## [Requirement A]
Answer these questions using the Galápagos trip passage, one answer per line, marked the same way:
(i) What was the name of the cafeteria?
(ii) At which hotel did the family stay on the last night of the trip?
(iii) About how long before departure did they arrive at the airport for the domestic flight?
## [Requirement B]
Translate this sentence from the Galápagos trip passage into Spanish: "They offer connecting rooms for big families like ours, and it’s nice to not have to worry about getting a taxi if you have an early morning flight."
## [Requirement C]
Carry on the Galápagos trip passage from the point where it stops.

The cafeteria was called Numan, and we had some delicious coffees, hot chocolates, and pastries.

After that we headed back to my friend’s house to repack for the Galápagos Islands, as we had an early flight the next morning. My friend was generous enough to let us leave a few things at her house so we could just bring our warm weather clothes and swimsuits to the Galápagos and leave our sweaters and pants behind.

Note: on the last night of our trip we stayed at the Courtyard by Marriott Quito Airport hotel, which is located just steps away from Quito Mariscal Sucre International Airport. They offer connecting rooms for big families like ours, and it’s nice to not have to worry about getting a taxi if you have an early morning flight. I wish we had stayed here the night before our Galápagos Flight, and I’ll share why under Day 5!

Day 5: Getting to the Galápagos Islands & El Chato Ranch

Getting to the Galápagos Islands - KNOW BEFORE YOU GO

Our friends were once again SO generous to offer to take us to the airport, and since it was a domestic flight and we had (we thought) all of the paperwork filled out, we arrived around 1 hr 45 minutes before departure, thinking that would be plenty of time.

## [Data]
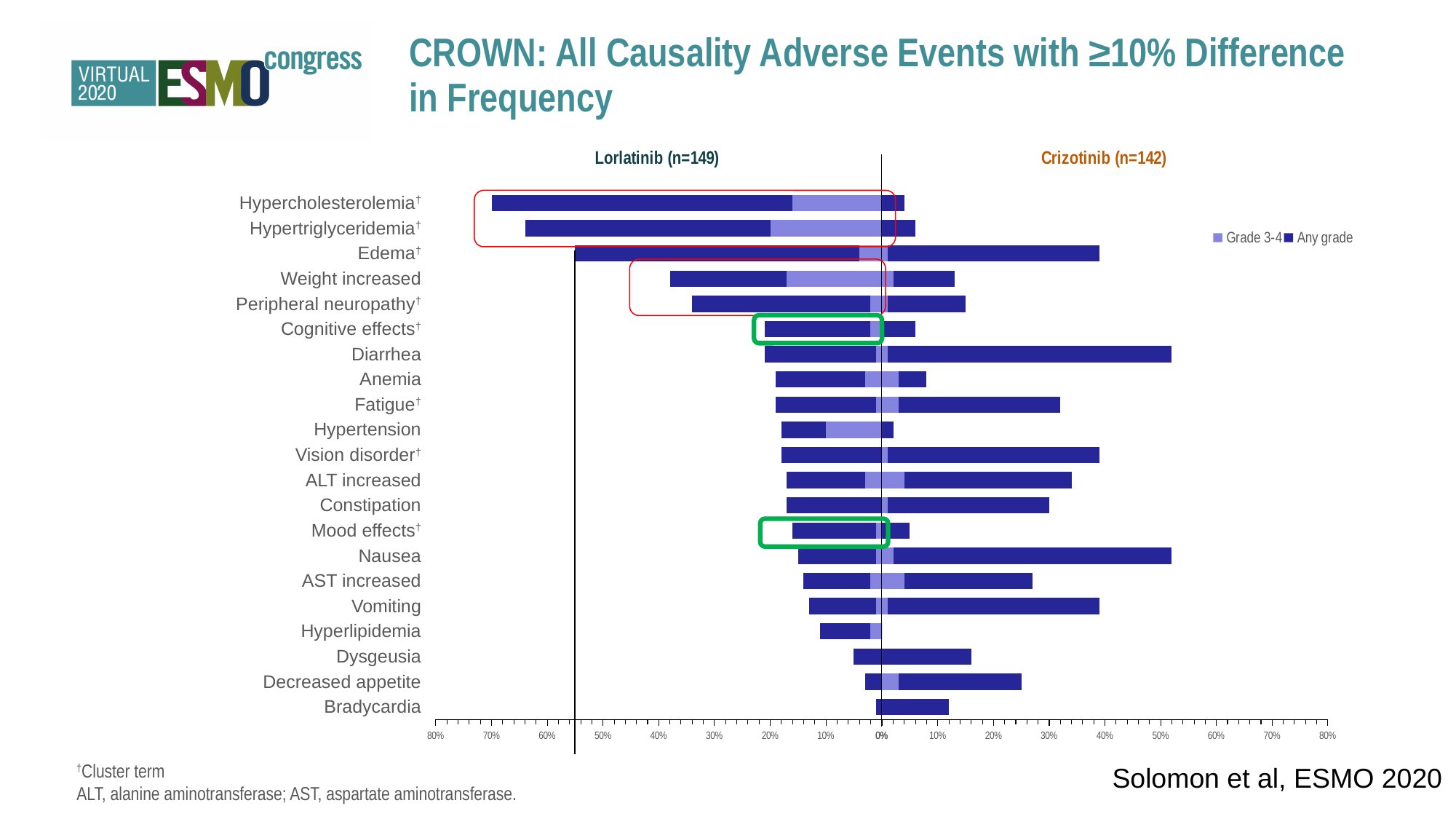
What is the sample size shown for the Crizotinib arm? n=142 Is the any-grade frequency of Hypercholesterolemia in the Lorlatinib arm greater or less than 60%? greater Which adverse event has the lowest any-grade frequency in the Lorlatinib arm? Bradycardia Is the any-grade frequency of Diarrhea in the Crizotinib arm greater or less than 40%? greater Which adverse event has the highest any-grade frequency in the Lorlatinib arm? Hypercholesterolemia How many adverse event categories are listed on the chart? 21 What kind of chart is shown on the slide? Bar chart Is the any-grade frequency of Edema in the Crizotinib arm greater or less than 30%? greater How many series does the legend list? 2 For Diarrhea, which arm has the higher any-grade frequency, Lorlatinib or Crizotinib? Crizotinib For Edema, which arm has the higher any-grade frequency, Lorlatinib or Crizotinib? Lorlatinib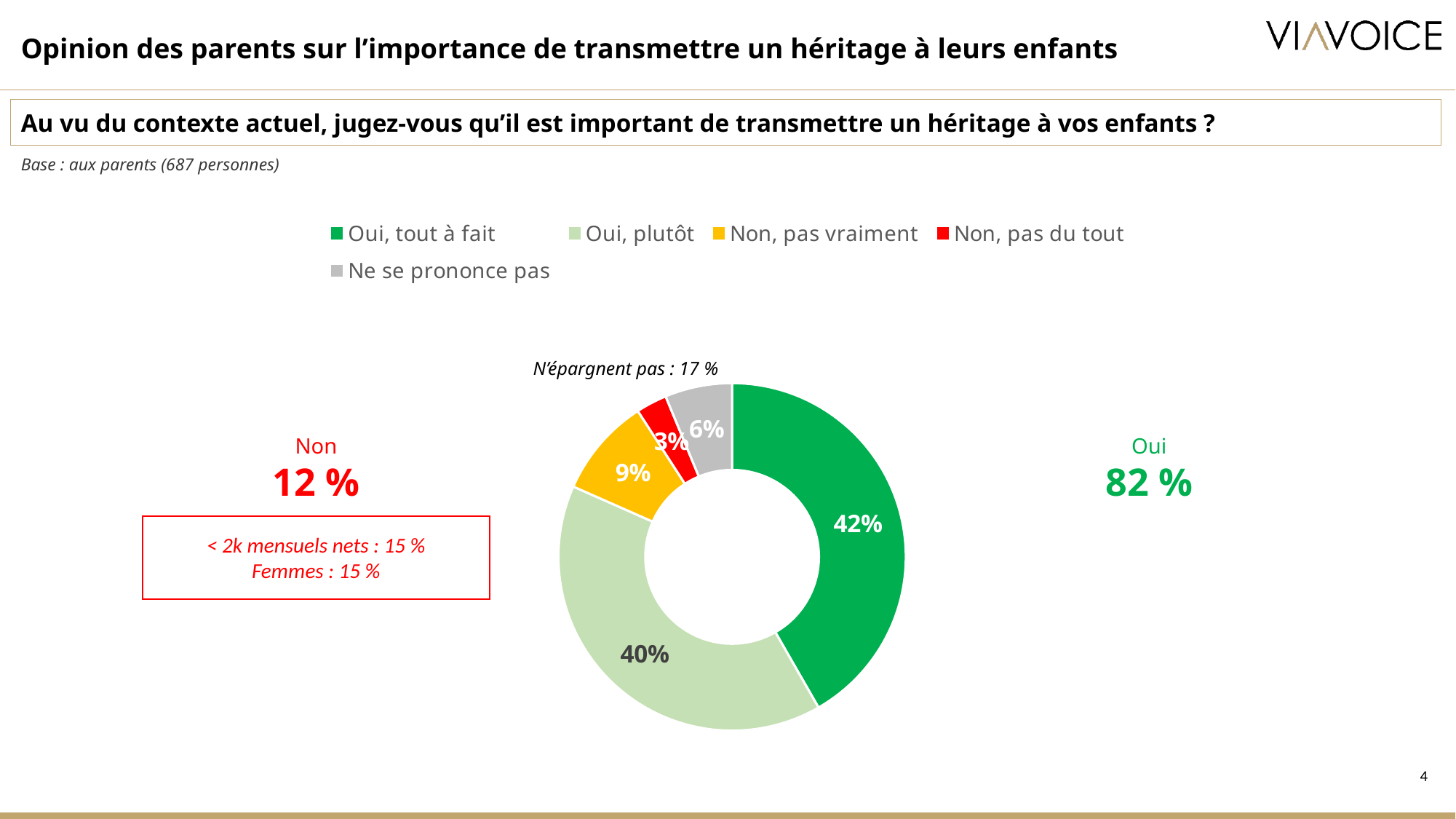
What kind of chart is shown on the slide? Doughnut (pie) chart What percentage of parents answered "Ne se prononce pas"? 6% How many response categories does the legend list? 5 What percentage of parents answered "Non, pas vraiment"? 9% Which is larger: the share for "Non, pas vraiment" or the share for "Ne se prononce pas"? Non, pas vraiment Which response category has the largest share of the chart? Oui, tout à fait What percentage of parents answered "Oui, tout à fait"? 42% What percentage of parents answered "Non, pas du tout"? 3% Which response category has the smallest share of the chart? Non, pas du tout What is the combined "Oui" total shown on the slide? 82 % What percentage of parents answered "Oui, plutôt"? 40% What is the difference in percentage points between "Oui, tout à fait" and "Oui, plutôt"? 2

## [Response area A]
(i) Numan
(ii) The Courtyard by Marriott Quito Airport hotel
(iii) Around 1 hour 45 minutes

## [Response area B]
Ofrecen habitaciones comunicadas para familias grandes como la nuestra, y es agradable no tener que preocuparse por conseguir un taxi si se tiene un vuelo temprano por la mañana.

## [Response area C]
It was not. Here was the issue:

To get to the Galápagos Islands, you need to fill out a Transit Control Card (also known as a TCT) for each member of your party and pay the $20 per person fee. This can all be done online, so the day before we went to the Galápagos I filled out all of the forms for the family.

When it came time to pay the fee, NONE of my credit cards or debit cards would go through no matter what I tried. There was a button you could click to pay at the airport, and even though it was against my better judgment, I didn’t know what else to do, so I just selected that check box. I figured it wouldn’t take TOO long to simply pay the fee since I had already filled out the entire form.

Once we arrived at the airport, we went to the counter that says “Consejo de Gobierno del Regimen Especial de Galapagos.” There was one longer line with maybe 10 travel parties in front of us, and one really short line which I assumed was for people who had already filled out the form.

I was wrong. When she saw that I didn’t have the special QR code you get after your payment goes through, the lady sent me straight to the back of the longer line. I didn’t panic yet because the line wasn’t insanely long and we still had plenty of time. I didn’t count on how slowly that line would move, because even though my form was all filled out and I only needed to pay, I was put in the same line as the people who hadn’t even started filling out the form. Each person in line took several minutes, so it ended up being very slow-moving.

As I inched forward, I had a sinking feeling that we were going to miss the flight, especially when I saw that our flight was now boarding and I still wasn’t to the front of the line.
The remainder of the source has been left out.